When I see that I just check out. Having to decipher M68K code because it's butchered so badly is not my idea of fun. I mean, it's OK when it's some fresh guy who's still learning the basics and does all kind of stuff, we all did that at some point, but this... Nothing personal, I just don't understand why would anyone write so ambiguous code: it's more error prone, less portable, others have to waste time figuring out what you wanted to do, ...
|
It is impossible to please everyone. It is quite common to skip .w qualifier. You can find proofs for this in many books. However I can try to make the code specifically for your tastes.
68020/30:
Code:
divul.l d4,d7:d6
move.w d7,(a3)
68000:
Code:
moveq.l #0,d7
divu.w d4,d6
bvc .div32no
swap d6
move.w d6,d7
divu.w d4,d7
swap d7
move.w d7,d6
swap d6
divu.w d4,d6
.div32no
move.w d6,d7
clr.w d6
swap d6
move.w d6,(a3)
68020/30 (improved):
Code:
moveq.l #0,d7
divu.w d4,d6
bvc .div32no
divul.l d4,d7:d6
move.w d7,(a3) ;r[i] <- d%b
bra .div32f
.div32no
move.w d6,d7
clr.w d6
swap d6
move.w d6,(a3) ;r[i] <- d%b
.div32f
I hope it is ok for you now. And I can assure you that if your text was less poisonous the result would be the same.

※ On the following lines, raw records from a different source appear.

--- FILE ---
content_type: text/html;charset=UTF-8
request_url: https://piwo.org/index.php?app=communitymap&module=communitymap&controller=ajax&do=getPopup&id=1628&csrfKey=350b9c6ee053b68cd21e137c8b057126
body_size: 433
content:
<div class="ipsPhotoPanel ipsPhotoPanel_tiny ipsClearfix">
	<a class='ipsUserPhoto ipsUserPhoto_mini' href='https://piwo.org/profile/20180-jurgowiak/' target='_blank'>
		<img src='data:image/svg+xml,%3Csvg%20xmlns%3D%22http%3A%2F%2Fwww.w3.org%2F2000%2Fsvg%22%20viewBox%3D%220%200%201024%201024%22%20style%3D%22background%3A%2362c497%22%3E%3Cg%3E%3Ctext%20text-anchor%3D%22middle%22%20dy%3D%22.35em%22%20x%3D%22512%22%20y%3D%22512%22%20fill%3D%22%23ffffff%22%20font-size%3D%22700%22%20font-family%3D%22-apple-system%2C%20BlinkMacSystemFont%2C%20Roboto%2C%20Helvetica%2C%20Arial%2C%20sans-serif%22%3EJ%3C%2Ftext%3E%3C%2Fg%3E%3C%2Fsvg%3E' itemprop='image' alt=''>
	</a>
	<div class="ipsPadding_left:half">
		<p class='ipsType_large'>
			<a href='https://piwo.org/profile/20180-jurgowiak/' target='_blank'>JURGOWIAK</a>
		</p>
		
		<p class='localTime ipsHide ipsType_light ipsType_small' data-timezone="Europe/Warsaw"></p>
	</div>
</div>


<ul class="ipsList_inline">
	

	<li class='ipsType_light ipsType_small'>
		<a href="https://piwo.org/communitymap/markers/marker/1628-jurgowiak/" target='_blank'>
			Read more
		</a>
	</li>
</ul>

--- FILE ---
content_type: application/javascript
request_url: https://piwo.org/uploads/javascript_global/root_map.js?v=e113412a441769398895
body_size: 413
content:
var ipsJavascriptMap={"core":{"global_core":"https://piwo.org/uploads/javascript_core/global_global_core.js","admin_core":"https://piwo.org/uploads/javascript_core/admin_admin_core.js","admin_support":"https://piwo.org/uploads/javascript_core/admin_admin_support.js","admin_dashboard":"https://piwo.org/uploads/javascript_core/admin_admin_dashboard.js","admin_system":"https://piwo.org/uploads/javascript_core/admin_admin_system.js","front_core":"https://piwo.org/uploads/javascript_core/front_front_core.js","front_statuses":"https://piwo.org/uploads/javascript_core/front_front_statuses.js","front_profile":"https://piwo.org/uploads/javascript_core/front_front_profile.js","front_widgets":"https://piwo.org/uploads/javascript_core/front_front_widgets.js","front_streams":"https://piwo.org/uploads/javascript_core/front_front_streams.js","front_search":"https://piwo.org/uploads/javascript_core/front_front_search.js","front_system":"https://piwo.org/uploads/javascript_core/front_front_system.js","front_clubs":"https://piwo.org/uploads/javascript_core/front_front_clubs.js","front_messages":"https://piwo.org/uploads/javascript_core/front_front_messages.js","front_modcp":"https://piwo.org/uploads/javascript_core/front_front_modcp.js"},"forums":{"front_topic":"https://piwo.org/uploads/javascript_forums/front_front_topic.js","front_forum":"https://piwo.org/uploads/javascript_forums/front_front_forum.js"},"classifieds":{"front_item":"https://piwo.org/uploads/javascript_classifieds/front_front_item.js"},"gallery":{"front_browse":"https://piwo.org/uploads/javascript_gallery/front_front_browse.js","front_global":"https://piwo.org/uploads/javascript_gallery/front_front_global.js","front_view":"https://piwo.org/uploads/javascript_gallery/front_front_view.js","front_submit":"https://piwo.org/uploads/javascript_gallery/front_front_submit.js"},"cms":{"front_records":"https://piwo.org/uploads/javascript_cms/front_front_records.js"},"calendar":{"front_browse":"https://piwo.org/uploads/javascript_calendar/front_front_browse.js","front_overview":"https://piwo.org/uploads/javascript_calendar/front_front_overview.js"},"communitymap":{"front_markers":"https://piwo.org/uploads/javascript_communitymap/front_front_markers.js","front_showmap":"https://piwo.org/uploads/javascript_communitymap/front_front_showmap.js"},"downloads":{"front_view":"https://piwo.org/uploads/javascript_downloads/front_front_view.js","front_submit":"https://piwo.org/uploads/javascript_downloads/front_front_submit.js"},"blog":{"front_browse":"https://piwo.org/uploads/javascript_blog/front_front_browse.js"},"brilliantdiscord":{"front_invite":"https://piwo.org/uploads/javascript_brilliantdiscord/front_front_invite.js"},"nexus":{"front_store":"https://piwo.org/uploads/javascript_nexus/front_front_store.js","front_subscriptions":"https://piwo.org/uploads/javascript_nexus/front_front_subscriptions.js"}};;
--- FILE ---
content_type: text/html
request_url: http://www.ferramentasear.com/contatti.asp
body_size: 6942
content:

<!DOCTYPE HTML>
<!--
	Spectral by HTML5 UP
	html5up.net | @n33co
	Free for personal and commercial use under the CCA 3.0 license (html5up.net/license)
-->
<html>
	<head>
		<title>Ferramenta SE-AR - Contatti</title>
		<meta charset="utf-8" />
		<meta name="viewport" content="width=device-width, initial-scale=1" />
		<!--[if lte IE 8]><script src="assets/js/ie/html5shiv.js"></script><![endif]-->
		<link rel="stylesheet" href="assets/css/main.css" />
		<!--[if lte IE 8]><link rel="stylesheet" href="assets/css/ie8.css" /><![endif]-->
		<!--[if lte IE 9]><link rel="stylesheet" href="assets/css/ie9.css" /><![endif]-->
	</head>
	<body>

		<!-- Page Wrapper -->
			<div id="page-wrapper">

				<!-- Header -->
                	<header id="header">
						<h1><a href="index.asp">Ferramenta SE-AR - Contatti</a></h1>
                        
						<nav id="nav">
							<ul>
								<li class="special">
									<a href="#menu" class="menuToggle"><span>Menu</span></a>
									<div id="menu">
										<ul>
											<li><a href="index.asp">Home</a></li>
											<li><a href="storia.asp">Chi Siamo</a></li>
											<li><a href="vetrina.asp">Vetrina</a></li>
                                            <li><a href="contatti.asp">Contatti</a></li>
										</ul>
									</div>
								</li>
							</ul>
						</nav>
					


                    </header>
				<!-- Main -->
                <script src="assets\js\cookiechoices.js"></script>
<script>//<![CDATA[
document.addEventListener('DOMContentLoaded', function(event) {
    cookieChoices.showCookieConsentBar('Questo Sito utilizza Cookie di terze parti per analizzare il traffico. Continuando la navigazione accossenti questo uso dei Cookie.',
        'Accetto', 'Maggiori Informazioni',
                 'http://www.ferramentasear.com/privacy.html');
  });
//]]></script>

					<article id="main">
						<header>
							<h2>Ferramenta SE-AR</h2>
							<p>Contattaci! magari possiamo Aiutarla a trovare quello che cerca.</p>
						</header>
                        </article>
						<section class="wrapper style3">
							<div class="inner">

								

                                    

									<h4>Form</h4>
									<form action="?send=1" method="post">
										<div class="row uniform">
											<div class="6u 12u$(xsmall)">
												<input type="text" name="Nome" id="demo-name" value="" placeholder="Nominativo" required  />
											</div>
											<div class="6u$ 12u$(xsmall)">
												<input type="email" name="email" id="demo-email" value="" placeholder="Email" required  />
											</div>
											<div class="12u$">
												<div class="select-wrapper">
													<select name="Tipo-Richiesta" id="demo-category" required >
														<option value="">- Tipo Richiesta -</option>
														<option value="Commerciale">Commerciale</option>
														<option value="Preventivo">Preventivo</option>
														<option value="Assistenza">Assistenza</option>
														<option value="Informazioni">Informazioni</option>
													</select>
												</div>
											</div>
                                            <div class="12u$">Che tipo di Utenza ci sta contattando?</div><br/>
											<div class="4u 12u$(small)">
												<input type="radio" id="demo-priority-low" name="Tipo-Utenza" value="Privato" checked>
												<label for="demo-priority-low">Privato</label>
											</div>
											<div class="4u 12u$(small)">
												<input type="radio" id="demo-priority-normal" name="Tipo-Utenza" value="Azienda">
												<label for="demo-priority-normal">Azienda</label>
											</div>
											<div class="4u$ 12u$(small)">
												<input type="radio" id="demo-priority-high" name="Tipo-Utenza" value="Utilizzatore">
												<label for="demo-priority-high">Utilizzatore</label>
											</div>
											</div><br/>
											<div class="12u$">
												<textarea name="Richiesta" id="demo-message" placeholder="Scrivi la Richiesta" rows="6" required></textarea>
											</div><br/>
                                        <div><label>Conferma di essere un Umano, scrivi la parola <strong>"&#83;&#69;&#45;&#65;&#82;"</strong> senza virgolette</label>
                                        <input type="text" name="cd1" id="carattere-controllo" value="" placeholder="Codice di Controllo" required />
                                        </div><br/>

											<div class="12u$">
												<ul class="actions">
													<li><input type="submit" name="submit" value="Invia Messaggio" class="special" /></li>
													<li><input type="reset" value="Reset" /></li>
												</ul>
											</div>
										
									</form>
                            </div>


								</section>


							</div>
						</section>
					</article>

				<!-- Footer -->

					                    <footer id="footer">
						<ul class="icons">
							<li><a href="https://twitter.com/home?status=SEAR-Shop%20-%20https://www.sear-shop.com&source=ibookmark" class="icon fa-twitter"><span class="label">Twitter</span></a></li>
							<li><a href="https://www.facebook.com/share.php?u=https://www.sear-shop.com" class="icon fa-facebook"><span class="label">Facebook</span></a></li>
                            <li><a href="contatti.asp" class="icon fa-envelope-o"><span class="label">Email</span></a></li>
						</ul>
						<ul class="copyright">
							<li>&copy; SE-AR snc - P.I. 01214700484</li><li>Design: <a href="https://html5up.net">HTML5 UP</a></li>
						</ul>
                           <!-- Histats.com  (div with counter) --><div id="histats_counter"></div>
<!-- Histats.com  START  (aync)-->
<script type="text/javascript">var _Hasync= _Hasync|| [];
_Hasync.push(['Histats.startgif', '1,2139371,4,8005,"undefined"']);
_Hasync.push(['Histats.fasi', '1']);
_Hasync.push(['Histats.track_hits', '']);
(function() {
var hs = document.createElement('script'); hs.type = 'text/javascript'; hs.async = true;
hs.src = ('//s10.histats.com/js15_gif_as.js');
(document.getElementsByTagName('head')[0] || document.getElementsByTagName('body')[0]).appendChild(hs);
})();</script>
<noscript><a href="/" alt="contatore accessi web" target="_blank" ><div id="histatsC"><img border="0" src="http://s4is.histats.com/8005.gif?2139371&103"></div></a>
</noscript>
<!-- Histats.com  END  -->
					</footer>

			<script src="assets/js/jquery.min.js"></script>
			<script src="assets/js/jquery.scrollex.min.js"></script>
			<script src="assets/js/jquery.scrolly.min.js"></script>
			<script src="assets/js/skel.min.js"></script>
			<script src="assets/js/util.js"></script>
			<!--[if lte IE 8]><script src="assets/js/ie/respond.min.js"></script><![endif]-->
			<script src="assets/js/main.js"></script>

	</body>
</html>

However I almost sure that it is impossible to optimize this 68020/30 division better than I show in my improved code.
It is interesting that I could optimize the 80386 code for the same case.
The initial 80386 code
Code:
div esi
mov [si+ra+1],dx
The optimized 80386 code (it gives even a larger gain on the 80486)
Code:
rol eax,16
cmp ax,si
jnc .lx
mov dx,ax
shr eax,16
div si
.lxc: mov [si+ra+1],dx
Code:
.lx: rol eax,16
div esi
jmp .lxc
Indeed it is rather a complex optimization but I had a hope that the Amiga experts can know some 68k tricks which I missed.